Announcement

Collapse
No announcement yet.
X
  • Filter
  • Time
  • Show
Clear All
new posts

  • #16
    As Paul has pointed out in #2, Daniel Feenberg observed years ago that reshape long is inexplicably slow with larger datasets. To illustrate his point, he showed a technique that is significantly faster at performing a reshape to long form. The reason why reshape long is much slower was left to speculation. If you scan the code for reshape long, you find the following:

    Code:
            while "`1'"!="" {
                restore, preserve
                noisily Longdo `1'
                append using "`new'"
                save "`new'", replace
                mac shift
            }
    The code loops over variables to reshape to long form. At each pass, it reloads the whole original wide dataset, fetches the i j id variables and the variable to append (Longdo), and then performs an append and save cycle. As I have pointed out regularly to file appenders on Statalist, such a loop if very inefficient because the file that is constantly saved grows at each pass. Here's an example to illustrate just the I/O involved:

    Code:
    . * the width of i and j vars in bytes
    . local ij 12
    
    . 
    . * the width of ij vars and 1 variable to reshape
    . local ijvars = `ij' + 4
    
    . 
    . * the number of vars to reshape long
    . local nvars 100
    
    . 
    . * the number of observations
    . local nobs 10000
    
    . 
    . * the size of the original dataset
    . local dta = (`ij' + `nvars' * 4) * `nobs'
    
    . dis "size of data in MB = " `dta' / 1e6
    size of data in MB = 4.12
    
    . 
    . * the size of the saved dataset after each pass
    . clear
    
    . set obs `nvars'
    number of observations (_N) was 0, now 100
    
    . gen saved_size = sum(`nobs' * `ijvars')
    
    . 
    . * the I/O required at each pass:
    . * 1. restore
    . * 2. append using the saved_size at that point
    . * 3. save it again
    . gen cumulative_io = sum(`dta' + saved_size[_n-1] + saved_size)
    
    . dis %20.0fc cumulative_io[_N]
           2,007,719,936
    
    . 
    . * if you save each variable separately and then append them all
    . local pass1 = `nvars' * (`dta' + `nobs' * `ijvars')
    
    . local pass2 = `nvars' * `nobs' * `ijvars'
    
    . dis %20.0fc `pass1' + `pass2'
             444,000,000
    
    . 
    . * Daniel Feenberg goes one further, the first pass loads just
    . * what's needed and then saves each variable separately
    . local pass1 = `nvars' * `nobs' * `ijvars' * 2
    
    . local pass2 = `nvars' * `nobs' * `ijvars'
    
    . dis %20.0fc `pass1' + `pass2'
              48,000,000
    So reshape long is slower than needed because it uses two inefficient ways to get there. If you play with the parameters of the example, e.g. increase the number of variables by a factor of 10, then you get

    Code:
    . dis %20.0fc cumulative_io[_N]
         200,079,720,448
    
    . dis %20.0fc `pass1' + `pass2'
             480,000,000
    So the I/O grows by a factor of 10 with Daniel's approach while the I/O with reshape long grows by a factor of 100.

    Comment


    • #17
      Robert Picard: Very good! The inexplicable become explicable. This also explains why my approach using lagged variables is faster. It has no saves or appends.

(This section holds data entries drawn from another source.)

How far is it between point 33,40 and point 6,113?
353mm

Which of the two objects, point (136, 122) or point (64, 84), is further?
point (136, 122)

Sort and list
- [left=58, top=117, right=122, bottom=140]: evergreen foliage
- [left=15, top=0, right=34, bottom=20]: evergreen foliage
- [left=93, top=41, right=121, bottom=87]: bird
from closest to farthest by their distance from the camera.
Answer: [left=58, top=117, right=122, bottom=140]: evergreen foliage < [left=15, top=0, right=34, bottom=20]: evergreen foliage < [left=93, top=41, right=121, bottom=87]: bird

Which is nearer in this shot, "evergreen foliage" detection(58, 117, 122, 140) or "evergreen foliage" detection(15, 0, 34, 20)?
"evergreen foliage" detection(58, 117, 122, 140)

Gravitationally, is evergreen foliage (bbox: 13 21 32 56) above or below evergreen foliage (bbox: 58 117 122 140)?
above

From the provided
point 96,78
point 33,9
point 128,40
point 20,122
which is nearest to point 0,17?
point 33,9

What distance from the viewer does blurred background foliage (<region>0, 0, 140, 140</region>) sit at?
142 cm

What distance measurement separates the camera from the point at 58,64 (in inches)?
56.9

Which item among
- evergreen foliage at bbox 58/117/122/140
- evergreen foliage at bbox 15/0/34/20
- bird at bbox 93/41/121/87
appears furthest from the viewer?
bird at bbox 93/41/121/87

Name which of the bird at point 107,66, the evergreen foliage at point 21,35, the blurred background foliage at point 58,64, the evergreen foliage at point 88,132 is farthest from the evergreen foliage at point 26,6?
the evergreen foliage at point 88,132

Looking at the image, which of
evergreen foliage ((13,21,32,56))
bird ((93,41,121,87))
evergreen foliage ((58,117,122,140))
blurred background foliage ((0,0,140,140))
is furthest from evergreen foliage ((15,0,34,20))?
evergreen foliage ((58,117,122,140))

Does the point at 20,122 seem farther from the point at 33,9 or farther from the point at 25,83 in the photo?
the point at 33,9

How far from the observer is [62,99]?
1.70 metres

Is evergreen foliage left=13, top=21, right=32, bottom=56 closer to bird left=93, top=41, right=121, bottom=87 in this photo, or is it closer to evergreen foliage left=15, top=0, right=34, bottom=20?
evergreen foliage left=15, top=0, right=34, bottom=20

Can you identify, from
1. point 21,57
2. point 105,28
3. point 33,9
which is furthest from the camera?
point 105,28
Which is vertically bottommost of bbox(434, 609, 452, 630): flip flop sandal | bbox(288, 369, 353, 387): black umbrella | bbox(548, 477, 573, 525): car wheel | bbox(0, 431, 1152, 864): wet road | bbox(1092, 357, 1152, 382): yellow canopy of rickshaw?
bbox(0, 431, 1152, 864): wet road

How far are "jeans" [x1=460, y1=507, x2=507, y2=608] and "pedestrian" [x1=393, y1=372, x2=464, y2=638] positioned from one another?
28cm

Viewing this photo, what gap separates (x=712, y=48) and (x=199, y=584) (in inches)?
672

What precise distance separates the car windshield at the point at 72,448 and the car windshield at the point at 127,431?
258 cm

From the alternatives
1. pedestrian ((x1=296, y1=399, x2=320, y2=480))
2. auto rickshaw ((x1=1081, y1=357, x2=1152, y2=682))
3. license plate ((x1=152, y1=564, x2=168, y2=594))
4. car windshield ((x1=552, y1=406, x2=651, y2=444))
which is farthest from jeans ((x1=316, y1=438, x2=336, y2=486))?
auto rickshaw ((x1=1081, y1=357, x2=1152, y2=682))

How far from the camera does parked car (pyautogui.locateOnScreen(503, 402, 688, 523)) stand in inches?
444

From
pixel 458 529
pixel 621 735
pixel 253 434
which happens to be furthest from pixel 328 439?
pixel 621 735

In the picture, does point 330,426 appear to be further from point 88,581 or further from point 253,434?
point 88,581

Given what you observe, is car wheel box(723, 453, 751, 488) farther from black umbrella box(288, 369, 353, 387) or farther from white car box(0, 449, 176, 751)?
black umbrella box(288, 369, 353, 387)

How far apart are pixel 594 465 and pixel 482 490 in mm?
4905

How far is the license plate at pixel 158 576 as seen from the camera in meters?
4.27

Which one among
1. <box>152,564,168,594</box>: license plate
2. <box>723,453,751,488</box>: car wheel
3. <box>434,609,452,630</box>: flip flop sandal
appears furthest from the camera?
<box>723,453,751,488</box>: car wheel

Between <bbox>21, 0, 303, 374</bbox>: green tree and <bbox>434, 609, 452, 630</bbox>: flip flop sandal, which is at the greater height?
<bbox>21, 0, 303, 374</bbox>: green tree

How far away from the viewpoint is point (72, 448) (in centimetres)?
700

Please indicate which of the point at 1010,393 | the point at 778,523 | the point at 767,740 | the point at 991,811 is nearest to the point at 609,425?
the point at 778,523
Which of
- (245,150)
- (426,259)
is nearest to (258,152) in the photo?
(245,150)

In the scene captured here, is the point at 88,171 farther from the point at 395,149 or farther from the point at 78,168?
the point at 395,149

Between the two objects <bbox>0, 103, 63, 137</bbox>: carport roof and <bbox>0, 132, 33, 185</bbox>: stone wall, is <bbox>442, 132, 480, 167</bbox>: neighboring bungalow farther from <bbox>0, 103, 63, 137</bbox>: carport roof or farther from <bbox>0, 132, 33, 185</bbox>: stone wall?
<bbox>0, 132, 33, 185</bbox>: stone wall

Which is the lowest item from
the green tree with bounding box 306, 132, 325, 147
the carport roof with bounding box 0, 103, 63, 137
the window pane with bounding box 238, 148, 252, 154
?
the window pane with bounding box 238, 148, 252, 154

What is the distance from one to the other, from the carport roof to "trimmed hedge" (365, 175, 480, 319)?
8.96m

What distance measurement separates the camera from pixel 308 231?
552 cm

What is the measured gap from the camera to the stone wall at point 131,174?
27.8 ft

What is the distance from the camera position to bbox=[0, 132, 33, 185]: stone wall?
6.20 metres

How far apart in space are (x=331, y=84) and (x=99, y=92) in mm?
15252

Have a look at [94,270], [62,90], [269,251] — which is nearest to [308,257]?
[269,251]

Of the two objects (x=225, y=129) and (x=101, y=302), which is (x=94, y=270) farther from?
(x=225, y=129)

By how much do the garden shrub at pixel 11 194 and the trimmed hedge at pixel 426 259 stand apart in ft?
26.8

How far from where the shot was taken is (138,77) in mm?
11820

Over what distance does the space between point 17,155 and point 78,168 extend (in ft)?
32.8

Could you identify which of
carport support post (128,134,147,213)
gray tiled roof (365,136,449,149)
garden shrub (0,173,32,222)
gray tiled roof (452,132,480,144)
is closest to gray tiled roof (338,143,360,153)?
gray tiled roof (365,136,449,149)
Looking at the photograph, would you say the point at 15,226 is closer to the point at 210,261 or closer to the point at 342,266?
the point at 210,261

      Is there a simple way to edit the inefficient paragraph of code that you've found in -reshape-? Or does the whole command need an overhaul to address this issue?

      Comment


      • #18
        Sorry but this is StataCorp code and I'm not going to offer advice on editing it. I think the best you can do is to voice your request in the Wishlist for Stata 15 thread.

        Comment


        • #19
          oops.
          Last edited by Rebecca Boehm; 30 Aug 2016, 14:16. Reason: Wrong board!

          Comment


          • #20
            I would like to restart this discussion with a question re: reshape.

            I am finding that -reshape- is very slow, even with Stata MP and with increasing Mat Size to 3,000.

            I am curious if when I do -reshape wide- on a fairly large data set where i = 4,826 and j = 150 will the speed depend on how much stuff I have previously done in the current Stata session? Put another way, does it help to close out of Stata after running for a while, wiping out all the stuff in the review window, etc.? I don't know exactly how the guts of Stata work, but I thought this may help to speed the reshape process?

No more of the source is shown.